The NY Times article “Math Scores show no Gap for Girls” goes on quote the co-author of the study ,Marcia C. Linn of the University of California, Berkeley,. “But people are surprised by these findings, which suggests to me that the stereotypes are still there.”
Girls are still underrepresented in high school physics classes (which require a decent level of math knowledge), as well as the professions, such as engineering that require math. Another author of the study, Janet Hyde, a professor at the University of Wisconsin, said: “The stereotype that boys do better at math is still held widely by teachers and parents.… I still hear anecdotes about guidance counselors steering girls away from engineering, telling them they won’t be able to do the math.”
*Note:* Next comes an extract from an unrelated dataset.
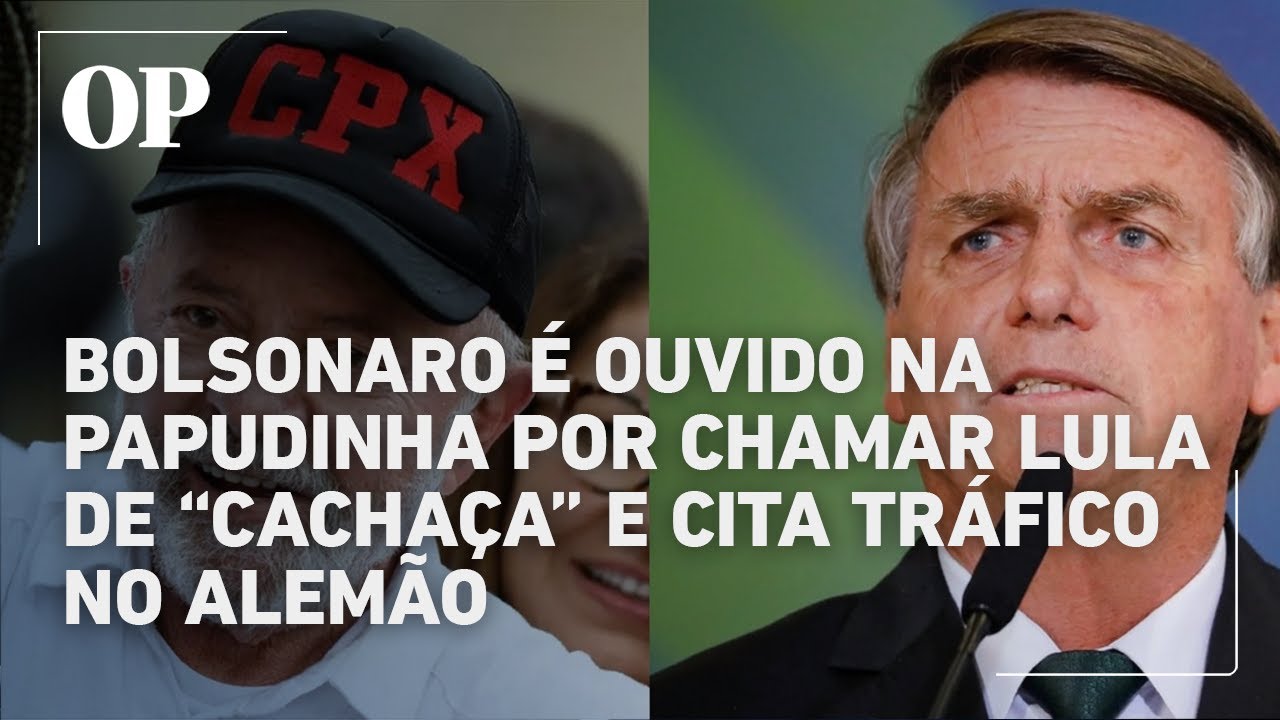 Bolsonaro é ouvido na Papudinha após chamar Lula de “cachaça” e citar tráfico no Alemão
So what does this mean – don’t assume that just because she’s girl, she can’t do math. And if she doesn’t like math or isn’t doing well, take a look at her classes and her teachers. Is there something going on in the classroom (like a biased teacher) discouraging her from doing well at math. Perhaps this might be an area to get a few enrichment classes – with someone or somewhere that is committed to girls and math, or do start doing some fun math drills at home. Even if she never wants to go onto a calculus, a solid foundation of math will serve her well in any analytic classes, better prepare her for financial freedom (no mortgage broker will snow her. Also, strengthening a math weakness to at least competency will give her more self-confidence in school in general – as well as help maintain her overall GPA.
Check out the I Like Math shirt at GirlMogul.com
Check out this Newsweek article on Nerd Girls. It’s about how girls are embracing the term geek and letting their love of science and technology show. This article features a group of young women at Tufts who are building a solar car. It also provides a social comment on how geekdom is changing and how the STEM (Science Technology, Engineering & Math) are changing as well. It lists out some great resources for getting girls interested in math and science – TechBridge and MAGIC – More Active Girls In Computing.
So check out the nerdettes and don’t forget – get you own GirlMogul Computer Geek T-shirt right here.
I came across this interesting article in the WSJ: Reading, Writing and Engineering about an engineering program that is being taught at the elementary school level. The "…effort is being spurred, in part, by concerns that in math and science, American students are falling behind other countries — particularly such industrial competitors as Japan and South Korea."
The program focuses on getting kids to practice real world theory – making play-doh in a "scientific fashion" as opposed to teaching theory. The article focuses on the corporate sponsorship (or self-interest) aspect of it and says that proponents are awaiting a release of a study this year to assess the impact of teaching engineering using these different methods.
I wonder if the making play-doh really does equate to a higher interest in chemical engineering, or does it just wind up as "The time we got to make play-doh in class."
Any teachers or parents out there who have experience in a hands on science teaching program and the impact,if any, it had on the kids?